__Tareas__:
1. Contesta con datos de la lectura:
(a) ¿Qué cosas provocaban en el narrador la entrada en el estado de trance?
(b) ¿De qué autora leyó un texto el mes pasado?
(c) ¿Cuáles son las dos cosas que, según la lectura, hacen olvidar de tajo la fugacidad de la vida?
2. Reescribe el tramo de la lectura que va de "Hoy me encuentro" a "de estar enamorado." y renombra "texto" como "ensayo".
3. Según la lectura, ¿por qué los trances dejaron de ser una tortura constante? Respóndelo en una a tres oraciones.

__Lectura__:
++++++
Ese terrible descubrimiento –que, por estúpido, más que descubrimiento fue, acaso, un trance momentáneo– me trajo también el reconocer lo ridículo de vivir la vida como si fuese un proyecto en el que hay que aventajar. Finalmente, lo único que he descubierto del concepto de proyecto, en todos los sentidos que pueda tener, es que el éxito se determina cuando se acaba y acabar es lo que se tiene en mente desde el minuto en que se empieza a trabajar en él. De los trances, después de todo, llegaron a ser recurrentes. En su momento fueron una constante tortura. Cualquier nombre de personaje, cualquier libro publicado por un autor ahora muerto me provocaba entrar en el estado. Me atacaba en medio de conversaciones, fumándome un cigarro en la parada del camión, a la mitad de una novela. Poco a poco, con el paso del tiempo y comprendiendo la irrevocabilidad de la problemática, fue sólo como un destapar los ojos, un profundo asentir frente a un tópico de la humanidad. La inevitable fugacidad de la vida, está en todos lados, ahora lo comprendo con todas mis membranas…




Hoy me encuentro en un lugar totalmente distinto. Es, también, un lugar conocido. El mes pasado leí un texto de género indefinible de Rosa Montero. Ella, como yo y, en su momento, también sufrió algo parecido a los trances que acabo de explicar —o quizás sólo se los estaba inventando, es difícil saber. Además de resucitar mis ganas de leer, de escribir y la pasión general por mi profesión, sea lo que sea que implique, el texto de Montero me iluminó en algo interesante y, a saber, profundamente verdadero: hay dos cosas que hacen olvidar de tajo la fugacidad de la vida, suspender el tiempo, eternizar el momento y esas son, sin jerarquía aparente, escribir y la extraña sensación de estar enamorado.
++++++
__Líneas de datos__:

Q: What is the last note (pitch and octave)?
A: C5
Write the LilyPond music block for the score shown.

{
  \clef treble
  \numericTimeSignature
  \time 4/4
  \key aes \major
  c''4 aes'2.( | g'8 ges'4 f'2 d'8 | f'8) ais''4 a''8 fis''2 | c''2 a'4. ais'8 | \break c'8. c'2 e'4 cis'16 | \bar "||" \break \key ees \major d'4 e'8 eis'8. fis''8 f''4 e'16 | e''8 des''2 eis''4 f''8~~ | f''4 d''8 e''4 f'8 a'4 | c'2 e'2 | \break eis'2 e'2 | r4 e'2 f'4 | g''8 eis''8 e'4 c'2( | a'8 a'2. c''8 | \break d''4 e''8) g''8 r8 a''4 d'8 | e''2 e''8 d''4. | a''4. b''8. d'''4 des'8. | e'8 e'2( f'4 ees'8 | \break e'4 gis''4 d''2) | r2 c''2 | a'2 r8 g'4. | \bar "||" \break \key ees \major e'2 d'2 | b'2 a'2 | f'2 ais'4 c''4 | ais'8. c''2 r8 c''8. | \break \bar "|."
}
++++++
__Soluciones__:
1.
(a) Cualquier nombre de personaje o cualquier libro publicado por un autor ahora muerto.
(b) De Rosa Montero.
(c) Escribir y la extraña sensación de estar enamorado.

2.
Hoy me encuentro en un lugar totalmente distinto. Es, también, un lugar conocido. El mes pasado leí un ensayo de género indefinible de Rosa Montero. Ella, como yo y, en su momento, también sufrió algo parecido a los trances que acabo de explicar —o quizás sólo se los estaba inventando, es difícil saber. Además de resucitar mis ganas de leer, de escribir y la pasión general por mi profesión, sea lo que sea que implique, el ensayo de Montero me iluminó en algo interesante y, a saber, profundamente verdadero: hay dos cosas que hacen olvidar de tajo la fugacidad de la vida, suspender el tiempo, eternizar el momento y esas son, sin jerarquía aparente, escribir y la extraña sensación de estar enamorado.

3. Dejaron de serlo con el paso del tiempo, a medida que el narrador comprendía la irrevocabilidad de la problemática. Entonces fueron sólo como un destapar los ojos, un profundo asentir frente a un tópico de la humanidad.